Show each line of the records below that contains the string "cluster", copied in full.

Start RECORDED DATA

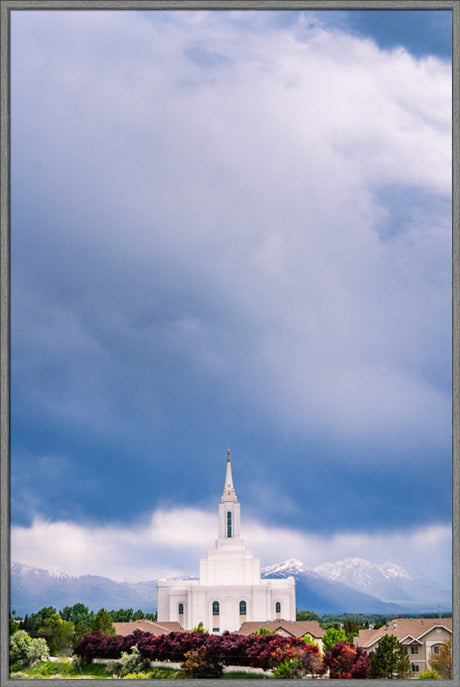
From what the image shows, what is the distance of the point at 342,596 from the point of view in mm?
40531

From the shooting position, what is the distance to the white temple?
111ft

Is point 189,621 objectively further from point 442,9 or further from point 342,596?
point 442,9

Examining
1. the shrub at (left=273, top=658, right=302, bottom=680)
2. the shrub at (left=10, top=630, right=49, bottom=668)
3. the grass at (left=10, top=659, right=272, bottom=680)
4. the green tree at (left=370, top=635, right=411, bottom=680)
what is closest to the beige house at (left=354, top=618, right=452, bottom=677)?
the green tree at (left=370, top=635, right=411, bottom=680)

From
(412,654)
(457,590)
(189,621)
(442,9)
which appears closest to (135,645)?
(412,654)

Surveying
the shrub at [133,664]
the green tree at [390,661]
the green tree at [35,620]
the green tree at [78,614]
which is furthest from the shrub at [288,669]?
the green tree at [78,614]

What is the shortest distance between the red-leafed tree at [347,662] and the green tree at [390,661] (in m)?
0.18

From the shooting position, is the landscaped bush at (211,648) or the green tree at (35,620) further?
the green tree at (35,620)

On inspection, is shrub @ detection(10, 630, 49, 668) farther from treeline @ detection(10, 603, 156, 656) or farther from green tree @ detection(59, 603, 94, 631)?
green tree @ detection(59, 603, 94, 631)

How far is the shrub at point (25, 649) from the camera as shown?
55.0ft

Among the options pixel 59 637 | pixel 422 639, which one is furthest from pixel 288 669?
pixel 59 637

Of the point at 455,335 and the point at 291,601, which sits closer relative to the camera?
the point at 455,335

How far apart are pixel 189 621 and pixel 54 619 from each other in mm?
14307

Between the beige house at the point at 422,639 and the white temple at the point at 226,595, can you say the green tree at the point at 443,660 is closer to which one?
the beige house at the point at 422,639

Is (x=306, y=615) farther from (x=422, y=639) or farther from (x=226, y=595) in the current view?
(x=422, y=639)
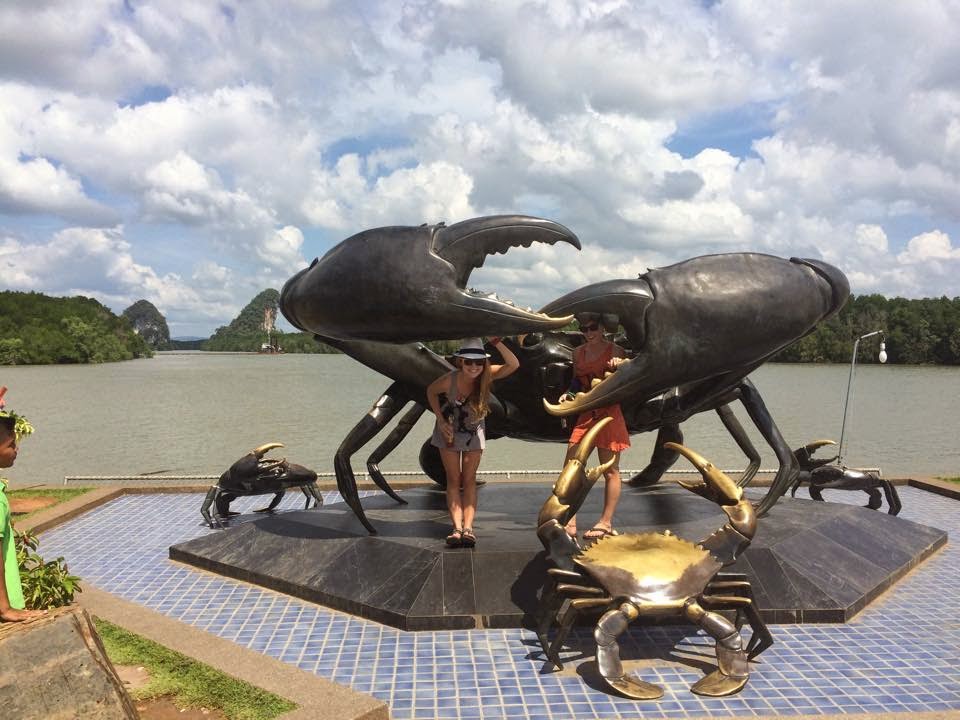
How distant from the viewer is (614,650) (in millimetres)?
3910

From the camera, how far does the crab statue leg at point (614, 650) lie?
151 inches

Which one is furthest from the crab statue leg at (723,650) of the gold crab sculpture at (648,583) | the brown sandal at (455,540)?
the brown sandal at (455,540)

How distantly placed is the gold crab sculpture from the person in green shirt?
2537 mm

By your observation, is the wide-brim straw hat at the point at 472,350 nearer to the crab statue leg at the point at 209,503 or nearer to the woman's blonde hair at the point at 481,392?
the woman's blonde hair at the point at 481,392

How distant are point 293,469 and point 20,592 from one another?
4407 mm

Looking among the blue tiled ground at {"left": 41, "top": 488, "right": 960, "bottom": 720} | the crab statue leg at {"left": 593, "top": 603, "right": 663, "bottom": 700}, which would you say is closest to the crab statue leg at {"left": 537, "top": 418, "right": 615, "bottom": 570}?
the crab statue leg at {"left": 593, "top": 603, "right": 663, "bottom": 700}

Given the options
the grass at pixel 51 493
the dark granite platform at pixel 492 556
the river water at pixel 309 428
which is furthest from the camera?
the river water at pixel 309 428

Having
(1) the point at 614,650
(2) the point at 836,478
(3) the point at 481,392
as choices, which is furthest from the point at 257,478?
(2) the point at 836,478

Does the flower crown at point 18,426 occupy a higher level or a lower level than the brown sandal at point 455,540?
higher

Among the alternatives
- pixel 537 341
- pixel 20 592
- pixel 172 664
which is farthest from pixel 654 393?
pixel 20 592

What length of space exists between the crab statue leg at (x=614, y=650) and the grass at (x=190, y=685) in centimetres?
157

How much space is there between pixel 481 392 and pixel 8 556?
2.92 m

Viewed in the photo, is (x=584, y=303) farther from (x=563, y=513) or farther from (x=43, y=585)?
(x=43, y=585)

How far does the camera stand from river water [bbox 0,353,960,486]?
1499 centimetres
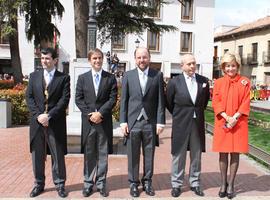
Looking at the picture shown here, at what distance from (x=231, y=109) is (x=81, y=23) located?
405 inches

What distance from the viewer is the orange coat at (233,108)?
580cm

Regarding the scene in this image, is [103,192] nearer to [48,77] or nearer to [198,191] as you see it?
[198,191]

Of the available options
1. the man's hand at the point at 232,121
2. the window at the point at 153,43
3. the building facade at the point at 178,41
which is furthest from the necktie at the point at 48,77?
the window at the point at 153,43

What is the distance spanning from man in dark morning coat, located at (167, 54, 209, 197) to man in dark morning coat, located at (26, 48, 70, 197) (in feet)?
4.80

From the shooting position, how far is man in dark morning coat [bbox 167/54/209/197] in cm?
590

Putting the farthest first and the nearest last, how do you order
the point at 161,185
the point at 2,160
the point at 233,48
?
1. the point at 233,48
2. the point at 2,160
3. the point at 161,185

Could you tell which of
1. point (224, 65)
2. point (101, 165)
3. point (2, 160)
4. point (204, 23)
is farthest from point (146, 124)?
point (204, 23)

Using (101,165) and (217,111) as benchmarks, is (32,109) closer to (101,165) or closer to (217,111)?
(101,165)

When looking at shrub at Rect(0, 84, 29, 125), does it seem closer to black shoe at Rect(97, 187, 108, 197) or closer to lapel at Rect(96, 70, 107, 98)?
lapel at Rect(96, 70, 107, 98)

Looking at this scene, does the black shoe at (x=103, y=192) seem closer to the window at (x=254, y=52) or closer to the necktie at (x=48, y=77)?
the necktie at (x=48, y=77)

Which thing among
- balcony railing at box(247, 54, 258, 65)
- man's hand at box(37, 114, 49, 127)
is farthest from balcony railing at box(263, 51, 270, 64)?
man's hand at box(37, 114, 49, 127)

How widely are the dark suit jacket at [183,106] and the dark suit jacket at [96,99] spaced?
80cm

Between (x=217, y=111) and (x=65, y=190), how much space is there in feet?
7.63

End RECORDED DATA
Start RECORDED DATA

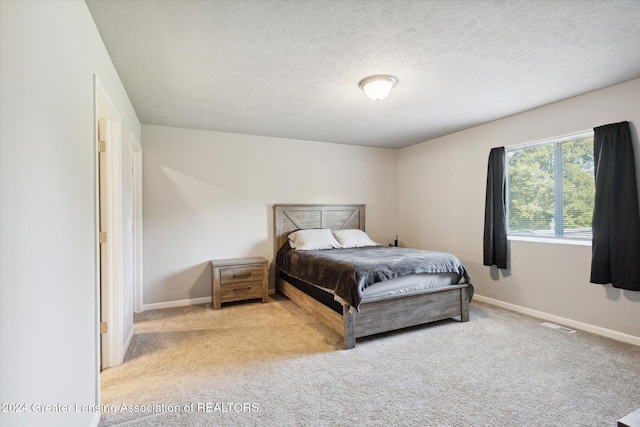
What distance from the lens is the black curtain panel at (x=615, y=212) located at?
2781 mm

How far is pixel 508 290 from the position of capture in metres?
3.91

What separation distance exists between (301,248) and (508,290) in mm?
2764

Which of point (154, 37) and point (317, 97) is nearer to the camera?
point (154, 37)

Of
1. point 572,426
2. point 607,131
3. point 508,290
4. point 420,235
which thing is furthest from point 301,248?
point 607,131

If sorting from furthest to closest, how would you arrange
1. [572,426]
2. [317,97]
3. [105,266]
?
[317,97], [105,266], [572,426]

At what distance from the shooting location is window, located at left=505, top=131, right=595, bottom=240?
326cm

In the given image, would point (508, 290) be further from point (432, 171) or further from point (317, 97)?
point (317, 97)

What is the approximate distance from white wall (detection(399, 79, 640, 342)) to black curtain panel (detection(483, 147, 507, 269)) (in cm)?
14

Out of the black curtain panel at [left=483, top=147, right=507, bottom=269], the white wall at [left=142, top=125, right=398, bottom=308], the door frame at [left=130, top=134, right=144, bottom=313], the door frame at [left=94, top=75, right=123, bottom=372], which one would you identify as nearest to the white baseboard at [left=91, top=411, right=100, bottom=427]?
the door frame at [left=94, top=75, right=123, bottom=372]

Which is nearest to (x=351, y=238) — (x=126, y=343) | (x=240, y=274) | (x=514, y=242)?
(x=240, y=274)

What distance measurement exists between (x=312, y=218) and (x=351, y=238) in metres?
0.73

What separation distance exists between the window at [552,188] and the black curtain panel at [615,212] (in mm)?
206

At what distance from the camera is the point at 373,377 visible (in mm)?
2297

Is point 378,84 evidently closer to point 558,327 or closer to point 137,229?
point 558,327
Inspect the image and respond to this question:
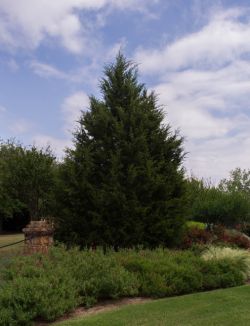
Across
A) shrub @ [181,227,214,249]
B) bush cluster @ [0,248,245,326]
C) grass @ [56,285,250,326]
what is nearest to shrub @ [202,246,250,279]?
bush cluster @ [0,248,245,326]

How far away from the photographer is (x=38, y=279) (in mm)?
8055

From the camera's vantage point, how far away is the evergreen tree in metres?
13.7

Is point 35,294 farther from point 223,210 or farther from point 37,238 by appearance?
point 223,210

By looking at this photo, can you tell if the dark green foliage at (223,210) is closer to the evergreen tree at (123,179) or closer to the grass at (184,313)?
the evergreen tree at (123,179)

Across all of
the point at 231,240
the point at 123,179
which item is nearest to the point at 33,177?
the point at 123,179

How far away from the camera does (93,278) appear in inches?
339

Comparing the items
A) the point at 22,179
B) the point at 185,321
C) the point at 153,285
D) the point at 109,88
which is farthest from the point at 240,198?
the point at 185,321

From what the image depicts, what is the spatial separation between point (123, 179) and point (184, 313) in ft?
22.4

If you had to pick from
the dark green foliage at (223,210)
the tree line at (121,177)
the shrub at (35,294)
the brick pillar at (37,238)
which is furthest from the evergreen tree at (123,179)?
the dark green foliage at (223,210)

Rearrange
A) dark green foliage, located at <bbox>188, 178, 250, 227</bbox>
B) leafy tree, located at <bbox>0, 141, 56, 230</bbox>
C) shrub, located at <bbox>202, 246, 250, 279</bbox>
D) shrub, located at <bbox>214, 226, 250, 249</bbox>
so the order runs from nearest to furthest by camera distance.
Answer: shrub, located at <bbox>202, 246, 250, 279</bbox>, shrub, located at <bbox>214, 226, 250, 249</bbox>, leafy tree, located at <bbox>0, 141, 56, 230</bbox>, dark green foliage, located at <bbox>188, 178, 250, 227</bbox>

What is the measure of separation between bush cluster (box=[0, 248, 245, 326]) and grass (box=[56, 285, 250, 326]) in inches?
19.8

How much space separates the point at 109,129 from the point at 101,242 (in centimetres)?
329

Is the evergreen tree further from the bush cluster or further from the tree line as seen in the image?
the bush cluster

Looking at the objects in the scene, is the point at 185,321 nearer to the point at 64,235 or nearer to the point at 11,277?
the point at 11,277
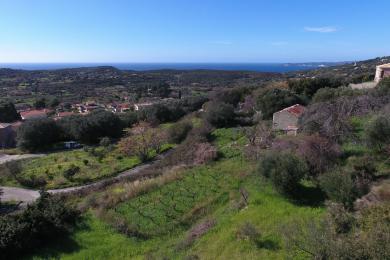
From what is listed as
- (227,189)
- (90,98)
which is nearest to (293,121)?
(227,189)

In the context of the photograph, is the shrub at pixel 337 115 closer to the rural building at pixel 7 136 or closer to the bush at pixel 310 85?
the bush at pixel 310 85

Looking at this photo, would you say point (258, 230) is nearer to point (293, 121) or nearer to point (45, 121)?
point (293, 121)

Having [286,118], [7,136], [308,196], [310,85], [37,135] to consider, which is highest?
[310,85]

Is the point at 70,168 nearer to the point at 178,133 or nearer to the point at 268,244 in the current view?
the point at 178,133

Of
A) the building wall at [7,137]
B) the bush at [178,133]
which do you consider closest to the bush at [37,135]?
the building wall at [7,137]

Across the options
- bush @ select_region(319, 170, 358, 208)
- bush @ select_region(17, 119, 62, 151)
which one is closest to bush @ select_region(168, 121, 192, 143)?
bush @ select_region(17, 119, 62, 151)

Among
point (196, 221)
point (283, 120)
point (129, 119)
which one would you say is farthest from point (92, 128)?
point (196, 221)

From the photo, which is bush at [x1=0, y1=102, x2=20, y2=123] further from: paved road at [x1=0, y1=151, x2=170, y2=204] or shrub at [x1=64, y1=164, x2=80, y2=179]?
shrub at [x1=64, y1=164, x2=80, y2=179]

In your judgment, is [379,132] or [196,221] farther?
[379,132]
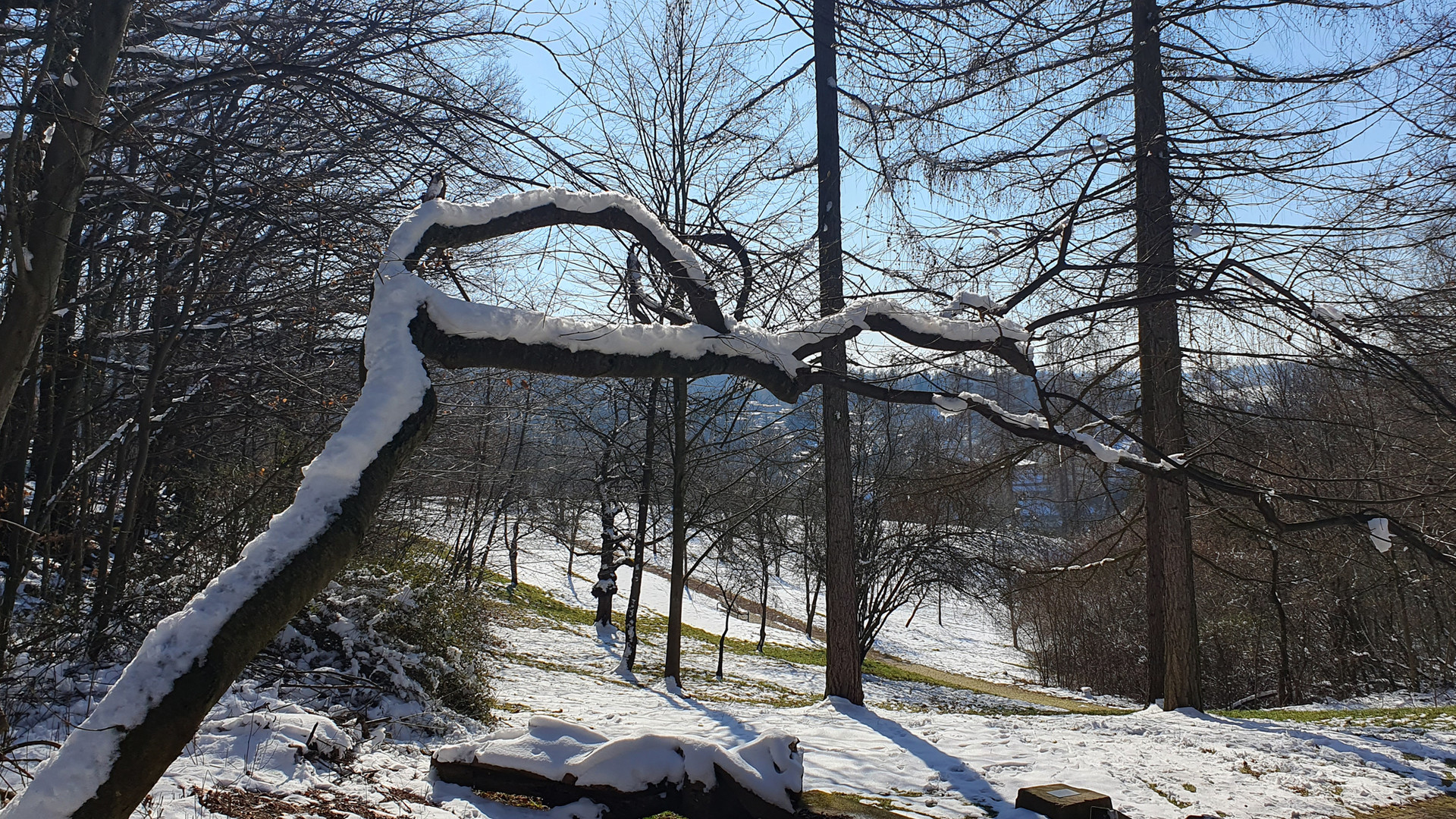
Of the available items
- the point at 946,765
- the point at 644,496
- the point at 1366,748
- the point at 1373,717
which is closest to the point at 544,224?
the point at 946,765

End RECORDED DATA

__SOLUTION TO THE EXERCISE__
B) bush cluster @ [0,248,245,326]
bush cluster @ [0,248,245,326]
What is the measure of separation between bush cluster (box=[0, 248, 245, 326]) and grass (box=[56, 285, 250, 326]) in inches?
Is the evergreen tree further from the bush cluster or further from the tree line as seen in the image?
the bush cluster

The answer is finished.